Exercise requirements —
Could you copy out every line of the data where the word "Tanzania" occurs?

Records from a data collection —
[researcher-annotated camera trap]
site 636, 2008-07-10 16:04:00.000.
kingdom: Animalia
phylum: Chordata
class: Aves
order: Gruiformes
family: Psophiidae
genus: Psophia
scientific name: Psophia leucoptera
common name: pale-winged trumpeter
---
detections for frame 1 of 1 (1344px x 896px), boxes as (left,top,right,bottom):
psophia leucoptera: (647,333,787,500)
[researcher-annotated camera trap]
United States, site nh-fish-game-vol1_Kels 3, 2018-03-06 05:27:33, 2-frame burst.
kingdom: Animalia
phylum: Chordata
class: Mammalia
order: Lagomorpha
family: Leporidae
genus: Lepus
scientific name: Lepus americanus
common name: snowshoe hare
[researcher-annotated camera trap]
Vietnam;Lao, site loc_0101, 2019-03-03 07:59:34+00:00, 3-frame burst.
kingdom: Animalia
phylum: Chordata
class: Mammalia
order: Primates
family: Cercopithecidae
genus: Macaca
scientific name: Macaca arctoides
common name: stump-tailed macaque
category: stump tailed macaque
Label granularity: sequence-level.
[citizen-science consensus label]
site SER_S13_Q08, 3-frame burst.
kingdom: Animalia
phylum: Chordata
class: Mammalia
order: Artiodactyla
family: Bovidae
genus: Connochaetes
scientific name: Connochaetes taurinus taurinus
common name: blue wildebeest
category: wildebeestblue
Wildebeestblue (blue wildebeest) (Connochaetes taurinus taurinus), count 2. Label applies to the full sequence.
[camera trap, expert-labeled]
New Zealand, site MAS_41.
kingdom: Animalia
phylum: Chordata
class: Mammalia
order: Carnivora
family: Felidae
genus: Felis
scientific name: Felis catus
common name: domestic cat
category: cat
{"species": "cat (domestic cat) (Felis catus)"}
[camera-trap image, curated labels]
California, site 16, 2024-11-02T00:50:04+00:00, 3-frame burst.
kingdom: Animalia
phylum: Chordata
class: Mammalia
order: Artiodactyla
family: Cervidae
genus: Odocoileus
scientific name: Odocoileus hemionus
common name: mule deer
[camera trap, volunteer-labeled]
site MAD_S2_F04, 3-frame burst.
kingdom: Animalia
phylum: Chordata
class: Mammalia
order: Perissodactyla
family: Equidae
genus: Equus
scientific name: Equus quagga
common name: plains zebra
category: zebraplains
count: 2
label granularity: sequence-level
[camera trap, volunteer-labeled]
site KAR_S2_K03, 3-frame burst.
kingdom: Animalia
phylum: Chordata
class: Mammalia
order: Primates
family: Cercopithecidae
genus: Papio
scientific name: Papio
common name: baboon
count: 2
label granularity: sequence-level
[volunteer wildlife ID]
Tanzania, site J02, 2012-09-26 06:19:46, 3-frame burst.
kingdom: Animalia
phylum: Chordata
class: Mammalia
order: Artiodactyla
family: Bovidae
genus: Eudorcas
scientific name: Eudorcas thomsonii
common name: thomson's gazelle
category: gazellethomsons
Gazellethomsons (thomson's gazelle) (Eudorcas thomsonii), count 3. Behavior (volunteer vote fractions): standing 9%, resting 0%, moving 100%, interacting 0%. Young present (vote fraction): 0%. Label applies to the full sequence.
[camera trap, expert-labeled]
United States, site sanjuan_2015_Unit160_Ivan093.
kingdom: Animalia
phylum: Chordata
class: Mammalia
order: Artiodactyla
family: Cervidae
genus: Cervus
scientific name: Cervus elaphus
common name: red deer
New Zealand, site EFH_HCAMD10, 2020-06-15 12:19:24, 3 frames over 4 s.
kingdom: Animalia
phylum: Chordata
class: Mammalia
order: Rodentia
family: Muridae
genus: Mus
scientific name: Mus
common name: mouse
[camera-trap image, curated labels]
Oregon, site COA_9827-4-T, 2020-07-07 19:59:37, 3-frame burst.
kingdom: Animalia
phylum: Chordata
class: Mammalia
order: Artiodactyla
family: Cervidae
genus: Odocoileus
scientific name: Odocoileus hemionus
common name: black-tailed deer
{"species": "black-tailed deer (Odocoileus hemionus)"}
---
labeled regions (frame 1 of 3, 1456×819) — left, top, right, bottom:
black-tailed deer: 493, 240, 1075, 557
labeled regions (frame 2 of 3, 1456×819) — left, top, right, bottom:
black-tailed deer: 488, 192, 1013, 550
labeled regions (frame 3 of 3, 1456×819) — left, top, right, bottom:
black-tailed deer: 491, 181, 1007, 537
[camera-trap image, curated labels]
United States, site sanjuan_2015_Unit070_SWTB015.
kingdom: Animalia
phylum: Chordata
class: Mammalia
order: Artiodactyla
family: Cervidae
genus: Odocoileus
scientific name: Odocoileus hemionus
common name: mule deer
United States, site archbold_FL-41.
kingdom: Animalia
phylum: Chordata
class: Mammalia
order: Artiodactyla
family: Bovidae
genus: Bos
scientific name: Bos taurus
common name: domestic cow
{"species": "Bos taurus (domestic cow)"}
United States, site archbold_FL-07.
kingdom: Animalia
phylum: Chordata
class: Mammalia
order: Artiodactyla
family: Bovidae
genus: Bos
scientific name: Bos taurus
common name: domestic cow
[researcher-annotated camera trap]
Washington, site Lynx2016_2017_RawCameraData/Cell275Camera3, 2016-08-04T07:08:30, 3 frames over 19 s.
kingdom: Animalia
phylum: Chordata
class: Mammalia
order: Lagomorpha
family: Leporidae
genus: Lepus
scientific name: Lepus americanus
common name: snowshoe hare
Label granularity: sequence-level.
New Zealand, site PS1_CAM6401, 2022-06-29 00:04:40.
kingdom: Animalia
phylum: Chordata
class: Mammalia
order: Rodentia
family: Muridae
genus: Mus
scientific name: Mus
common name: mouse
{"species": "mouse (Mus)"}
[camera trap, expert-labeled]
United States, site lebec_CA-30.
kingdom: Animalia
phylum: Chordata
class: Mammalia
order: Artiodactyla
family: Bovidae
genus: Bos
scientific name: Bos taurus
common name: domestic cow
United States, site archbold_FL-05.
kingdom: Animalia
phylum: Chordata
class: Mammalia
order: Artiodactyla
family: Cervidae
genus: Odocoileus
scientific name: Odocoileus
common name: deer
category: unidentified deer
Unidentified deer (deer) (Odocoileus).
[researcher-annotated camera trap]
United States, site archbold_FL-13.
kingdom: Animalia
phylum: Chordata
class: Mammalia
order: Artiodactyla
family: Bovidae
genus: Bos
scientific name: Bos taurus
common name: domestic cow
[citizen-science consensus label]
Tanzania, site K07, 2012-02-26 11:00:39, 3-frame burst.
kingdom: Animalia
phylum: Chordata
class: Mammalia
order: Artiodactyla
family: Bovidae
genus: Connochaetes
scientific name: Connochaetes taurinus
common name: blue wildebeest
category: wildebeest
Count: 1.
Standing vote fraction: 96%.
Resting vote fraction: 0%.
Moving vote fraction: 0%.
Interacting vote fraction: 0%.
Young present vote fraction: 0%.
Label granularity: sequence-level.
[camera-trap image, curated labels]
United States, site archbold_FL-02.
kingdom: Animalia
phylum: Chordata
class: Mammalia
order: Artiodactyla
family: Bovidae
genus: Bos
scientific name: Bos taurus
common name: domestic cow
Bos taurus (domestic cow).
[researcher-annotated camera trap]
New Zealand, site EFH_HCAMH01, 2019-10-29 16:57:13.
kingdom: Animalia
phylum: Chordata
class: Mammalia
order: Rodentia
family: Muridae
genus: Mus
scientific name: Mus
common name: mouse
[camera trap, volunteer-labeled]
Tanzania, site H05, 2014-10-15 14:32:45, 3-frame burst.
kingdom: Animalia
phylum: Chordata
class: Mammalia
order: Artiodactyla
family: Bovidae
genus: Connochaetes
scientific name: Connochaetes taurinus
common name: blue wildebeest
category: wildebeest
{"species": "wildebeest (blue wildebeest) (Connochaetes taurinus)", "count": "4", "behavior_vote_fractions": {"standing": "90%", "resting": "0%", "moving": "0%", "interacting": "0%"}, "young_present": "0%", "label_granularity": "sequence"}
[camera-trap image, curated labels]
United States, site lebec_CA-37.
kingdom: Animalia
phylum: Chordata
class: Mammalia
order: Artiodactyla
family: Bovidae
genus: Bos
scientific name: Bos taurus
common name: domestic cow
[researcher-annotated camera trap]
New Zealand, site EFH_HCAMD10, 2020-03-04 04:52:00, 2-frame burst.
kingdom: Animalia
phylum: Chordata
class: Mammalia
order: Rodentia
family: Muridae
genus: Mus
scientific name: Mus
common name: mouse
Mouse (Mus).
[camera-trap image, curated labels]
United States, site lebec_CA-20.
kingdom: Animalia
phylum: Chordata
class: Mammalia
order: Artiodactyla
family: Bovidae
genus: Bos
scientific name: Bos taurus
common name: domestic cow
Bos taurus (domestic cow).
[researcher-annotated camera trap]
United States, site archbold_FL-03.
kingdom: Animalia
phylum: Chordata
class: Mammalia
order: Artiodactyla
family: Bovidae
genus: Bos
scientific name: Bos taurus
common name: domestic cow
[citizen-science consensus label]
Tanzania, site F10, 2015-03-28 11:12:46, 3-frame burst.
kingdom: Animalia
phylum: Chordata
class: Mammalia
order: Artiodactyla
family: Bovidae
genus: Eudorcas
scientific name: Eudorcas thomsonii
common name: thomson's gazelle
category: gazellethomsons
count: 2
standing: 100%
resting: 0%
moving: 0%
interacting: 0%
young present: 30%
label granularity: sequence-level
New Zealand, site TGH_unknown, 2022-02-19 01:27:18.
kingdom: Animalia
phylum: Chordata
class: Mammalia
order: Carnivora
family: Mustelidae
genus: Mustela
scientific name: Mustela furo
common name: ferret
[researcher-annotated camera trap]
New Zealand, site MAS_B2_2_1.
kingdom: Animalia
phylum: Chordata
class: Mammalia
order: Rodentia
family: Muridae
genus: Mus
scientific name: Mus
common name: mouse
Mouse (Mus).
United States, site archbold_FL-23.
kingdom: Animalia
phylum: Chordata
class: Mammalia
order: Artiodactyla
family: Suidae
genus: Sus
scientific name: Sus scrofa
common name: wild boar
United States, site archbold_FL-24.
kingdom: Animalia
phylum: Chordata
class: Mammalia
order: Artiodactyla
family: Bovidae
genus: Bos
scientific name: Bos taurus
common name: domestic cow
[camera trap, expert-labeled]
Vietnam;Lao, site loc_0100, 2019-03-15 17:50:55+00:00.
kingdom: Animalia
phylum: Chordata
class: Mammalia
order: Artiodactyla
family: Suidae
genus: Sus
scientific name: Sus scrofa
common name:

Solution to this problem —
Tanzania, site J02, 2012-09-26 06:19:46, 3-frame burst.
Tanzania, site K07, 2012-02-26 11:00:39, 3-frame burst.
Tanzania, site H05, 2014-10-15 14:32:45, 3-frame burst.
Tanzania, site F10, 2015-03-28 11:12:46, 3-frame burst.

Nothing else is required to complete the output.